How Pfizer plans to navigate a 'complicated' path to creating a coronavirus vaccine
Pfizer’s (PFE) coronavirus vaccine candidate is currently being tested on humans, using multiple options and dosing levels, and potentially accelerating the timeline for when it can be used.
It was created using a new technology, which means a new supply chain the company must navigate before its treatment can be deployed, a top executive told Yahoo Finance on Wednesday.
For one of the world’s largest vaccine producers, being the first major U.S. player to reach clinical trials was met with increased optimism about the ability to curb an outbreak that’s infected nearly 4 million around the world.
Pfizer is using messenger RNA — an approach similar to one in use by Moderna (MRNA), which allowed the company to reach clinical trials in record time in March. Several companies, including drug giant Johnson & Johnson (JNJ) are engaged in a race to create a COVID-19 cure.
The smaller Moderna has announced a partnership that will allow it to ramp up production, and bring up to 1 billion doses to market when ready. Meanwhile, Pfizer’s bigger reach, and its position in the industry as a large vaccine producer, has allowed the company to pivot its own resources to meet expected demand.
Using the new mRNA technology makes the task “more complicated,” Philip Dormitzer, Pfizer’s chief scientific officer of viral vaccines, told Yahoo Finance — but a challenge the pharma giant expects to meet using innovation and know-how.
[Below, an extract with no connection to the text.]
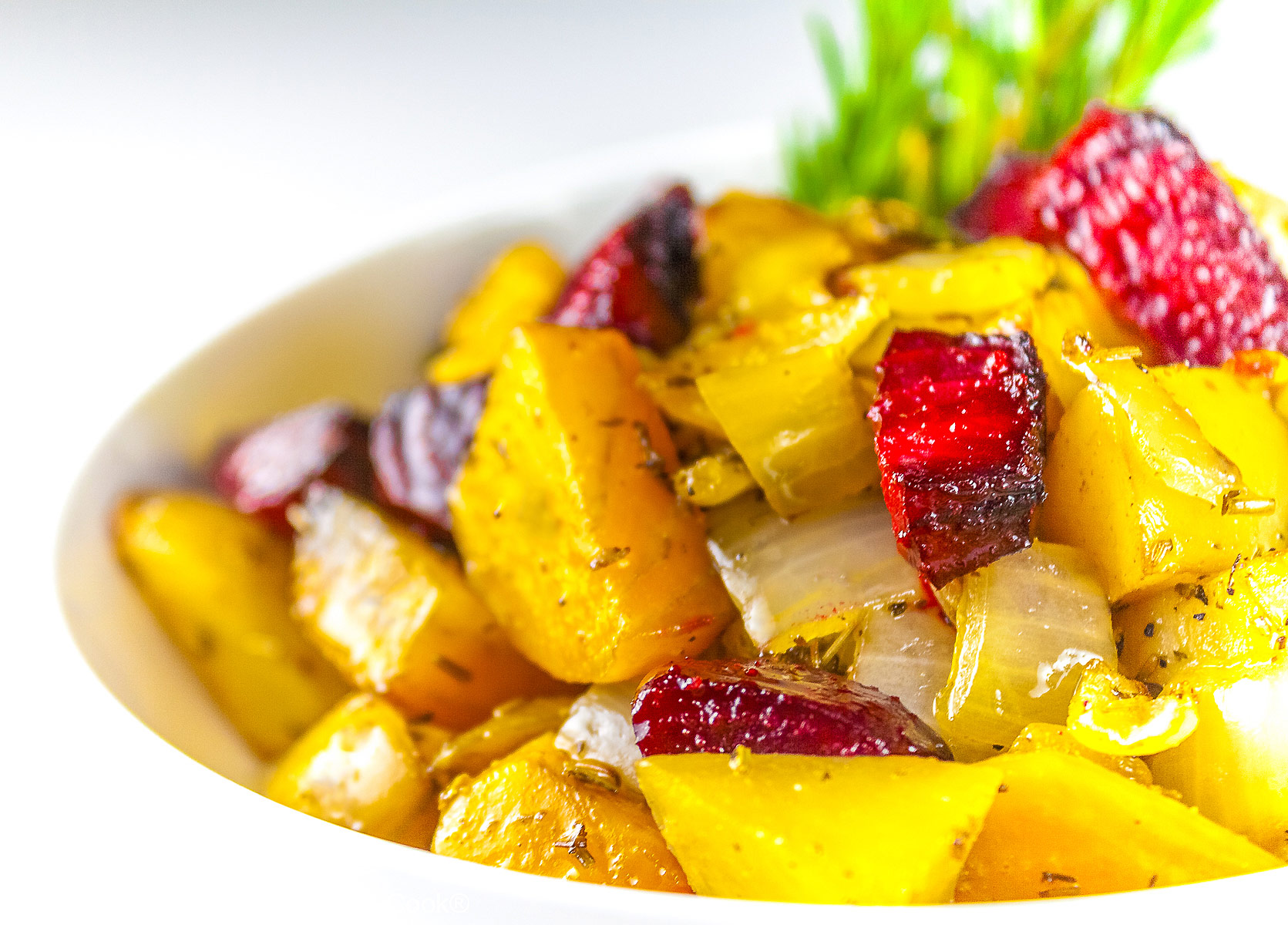 A mélange of roasted beets, potatoes, and peppers piled in a red au gratin baking dish or white baking dish with a sprig of rosemary in the back, placed on a white surface with a black or blue background © 2026 Jane Bonacci, The Heritage Cook.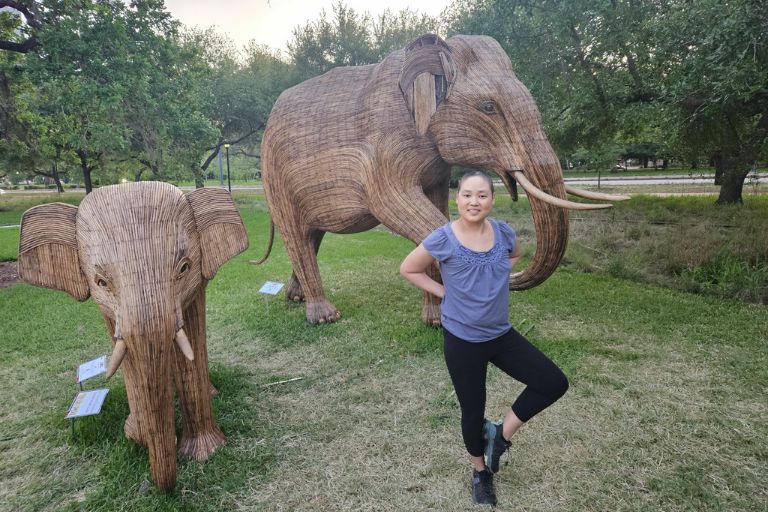 Christina Jue strikes a yoga pose in front of two realistic and beautiful elephant sculptures.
“The elements of the technology, as well as adapting the technology to the new disease, are the challenge,” he said, adding that regulators will be extra wary to ensure it is fit for public use.
“Not only do the regulators want to make sure the vaccine is safe, they want to make sure the underlying technology is safe,” Dormitzer.
Back in August 2018, Pfizer partnered with BioNTech to produce a flu vaccine based on the new technology. So when the sequence of the new coronavirus was released by China in January, the companies plugged it in and shifted their focus.
Usually, vaccine development involves using a piece of the virus, or a weakened version of the virus. With mRNA, the immunization happens with a set of instructions encased in a lipid — an oily or waxy fat bubble — delivery system into the person’s muscle.
Dormitzer said that unlike the 2009 flu pandemic, the coronavirus outbreak has no current vaccine to use in developing a variant, so the timeline is unknown for the untested technology.
BioNTech already has production capability in Germany, and Pfizer is working on its manufacturing capabilities in the U.S. The two-part production requires a specialized encasing.
“It’s really (both) an RNA and lipid vaccine, so you’ve got to make every piece of it. So the lipid piece turns out to be one of the most challenging pieces,” Dormitzer said.
But, he added, at-large, its an efficient process, even though the lipids are specialized.
"We are innovating our virtual technology transfer process at speed and a completely virtual transfer will be a first for Pfizer, but we are confident in our abilities to successfully complete and implement the technology,” he said.
But in order to meet the demand of hundreds of millions of doses, even with a robust manufacturing system, “there’s no getting around having the infrastructure to make many, many vials, accessing lots of syringes — all that part remains a challenge, even as we make the upstream part much more efficient,” Dormitzer added.